Middle East Asia, Central Asia, East Asia, North Africa and West Africa stand out on the high vulnerability list, as it appears from a study about the potential economic impact of insect pollinator decline, which is about to be published in the January issue of “Ecological Economics” journal. One of the authors of the research, Dr Josef Settele from the Helmholtz Center for Environmental Research (UFZ) in Halle, Germany, is also the coordinator of the ALARM project (www.alarmproject.net) which aims at outlining the most urgent countermeasures to map and stem pollinator decline.

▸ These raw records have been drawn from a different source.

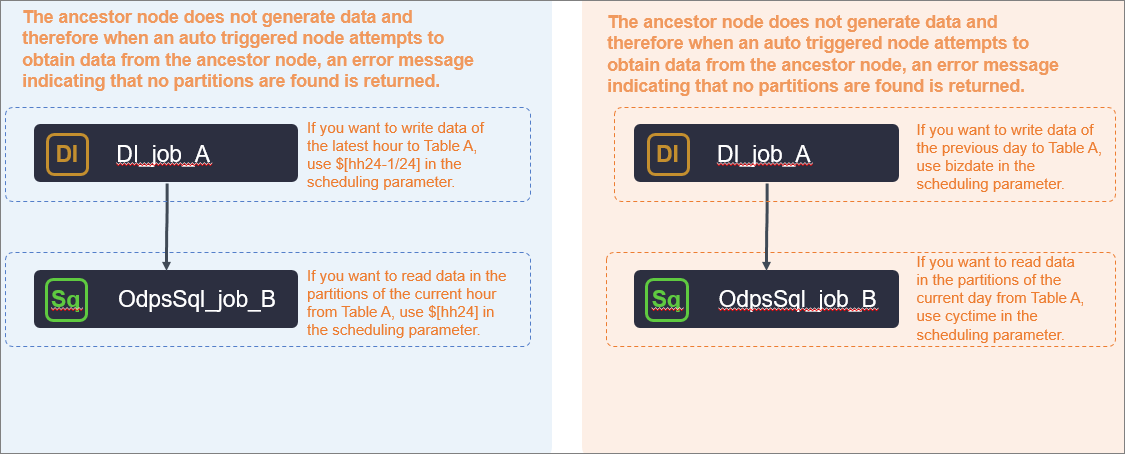 The ancestor node does not generate data and therefore when an auto triggered node attempts to obtain data from the ancestor node, an error message indicating that no partitions are found is returned.

DI

DI_job_A

If you want to write data of the latest hour to Table A, use $[hh24-1/24] in the scheduling parameter.

Sq

OdpsSql_job_B

If you want to read data in the partitions of the current hour from Table A, use $[hh24] in the scheduling parameter.

The ancestor node does not generate data and therefore when an auto triggered node attempts to obtain data from the ancestor node, an error message indicating that no partitions are found is returned.

DI

DI_job_A

If you want to write data of the previous day to Table A, use bizdate in the scheduling parameter.

Sq

OdpsSql_job_B

If you want to read data in the partitions of the current day from Table A, use cyctime in the scheduling parameter.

“This is an analysis on a global scale, relating to the year 2005”, Dr Settele says. Assuming all insect pollinators are lost, the researchers have also calculated the money that would be needed to be spent to replace them. “We reckon that, in order to replace this service by other means, such as artificial pollination which is much more expensive and difficult, the world would need to spend between 190 and 310 billion euros”, Dr Settele warns. Of course, the price of produce would increase dramatically as a consequence.

The study, called “Economic valuation of the vulnerability of world agriculture confronted with pollinator decline”, has used FAO statistics for its economics. It also confirms that the production of 84% of crop species cultivated in Europe depend directly on insect pollinators.

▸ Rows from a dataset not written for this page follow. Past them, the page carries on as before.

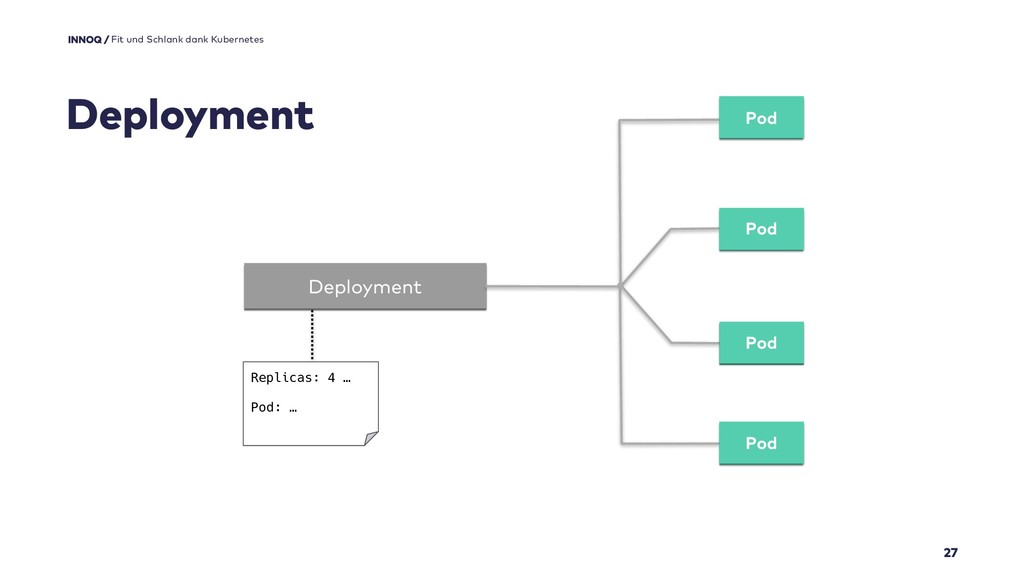 INNOQ / Fit und Schlank dank Kubernetes

Deployment

Deployment

Replicas: 4 …

Pod: …

Pod

Pod

Pod

Pod

27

Fruits and vegetables turn out to be especially affected, with a loss estimated at 50 billion euros each, followed by edible oilseed crops with 39 billion euros. Scientists also found that the average value of crops that depend on insect pollinators for their production was on average much higher than that of the crops not pollinated by insects, such as cereals or sugar cane.

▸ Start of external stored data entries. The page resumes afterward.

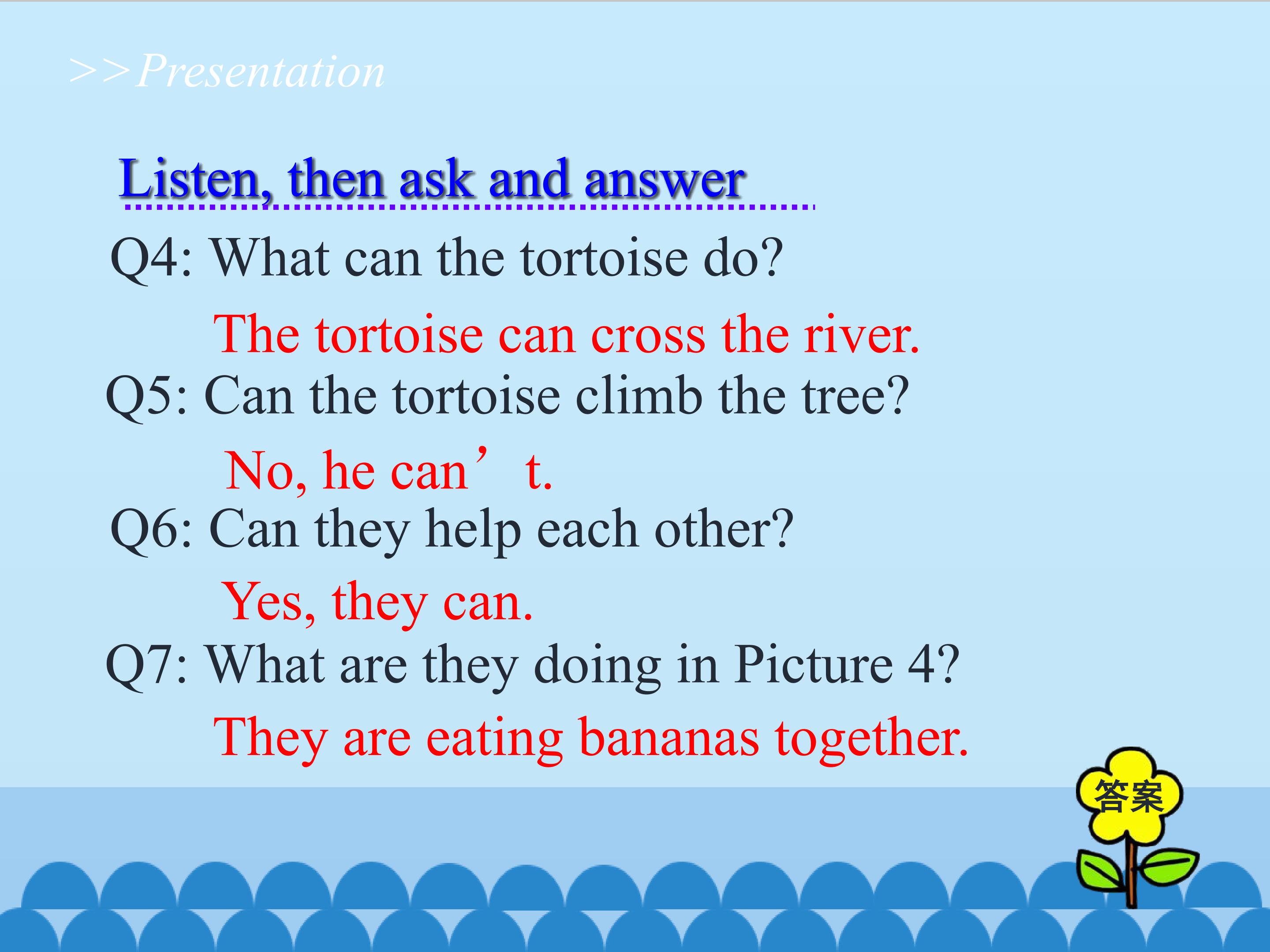 >>Presentation

Listen, then ask and answer

Q4: What can the tortoise do?

The tortoise can cross the river.

Q5: Can the tortoise climb the tree?

No, he can't.

Q6: Can they help each other?

Yes, they can.

Q7: What are they doing in Picture 4?

They are eating bananas together.

答案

As far as the yearly rate of the bee loss goes, Dr Settele thinks it is impossible to quantify it with current means. Yet the trend, he says, is “extremely worrying because we could be about to lose the vast majority of the most specialized pollinator species across Europe”. Mainly, we are talking about bees here, followed by hover flies, butterflies and moths.

The point is, our understanding of why many bee species are in danger is still patchy, explains Dr Simon Potts, a Principal Research Fellow from the University of Reading, UK, who is also a scientific adviser of a new project launched outside Europe by the Global Environment Facility (GEF) together with the UN Environment Programme (UNEP) to better protect pollinating bees, bats and birds in Brazil, Ghana, India, Kenya, Nepal, Pakistan and South Africa.

“It’s quite shocking to see that in most countries a large proportion of our bee species is under severe threat”, Dr Potts says. “a 10% loss in bees is not an unrealistic future prospect for Europe; and a 10% loss of insect pollination could have huge economic consequences and also negative impacts on the pollination of the wide variety of wild flowering plants. There are 2,250 bee species in Europe, and many more in the tropics, but the general principles of pollinator conservation here in Europe can also be transferred to the tropics. If you grow coffee in areas where there are fragments of forest, you get better quality coffee and a better yield, because there are more pollinators. In the GEF project we try and work with farmers to get them to see the economic value of that. We have demonstration farms for this purpose”.

Dr Potts, together with his close collaborator Stuart Roberts, aim to put together a European bee red list, although, there is still quite a long way to go to assemble it properly. In Germany, for instance, “there are 560 bee species and 289 of them are on the red list”, Mr Roberts says. “In Switzerland, 42% of species are in danger. In Finland the percentage is 45%, whereas in the Netherlands 54% of all bee species are under threat.”

All in all, 9 European countries have so far provided their own full assessment, and on this basis the average number of species under threat, Mr Roberts concludes, “is just under 45%. Loss of habitat is believed to be the biggest driver everywhere”. If any future mapping of world bees reveals even higher losses, there is going to be some very hard thinking to be done. Hopefully, this may happen well before we all have to recur to some horrendously expensive and laborious artificial pollination systems.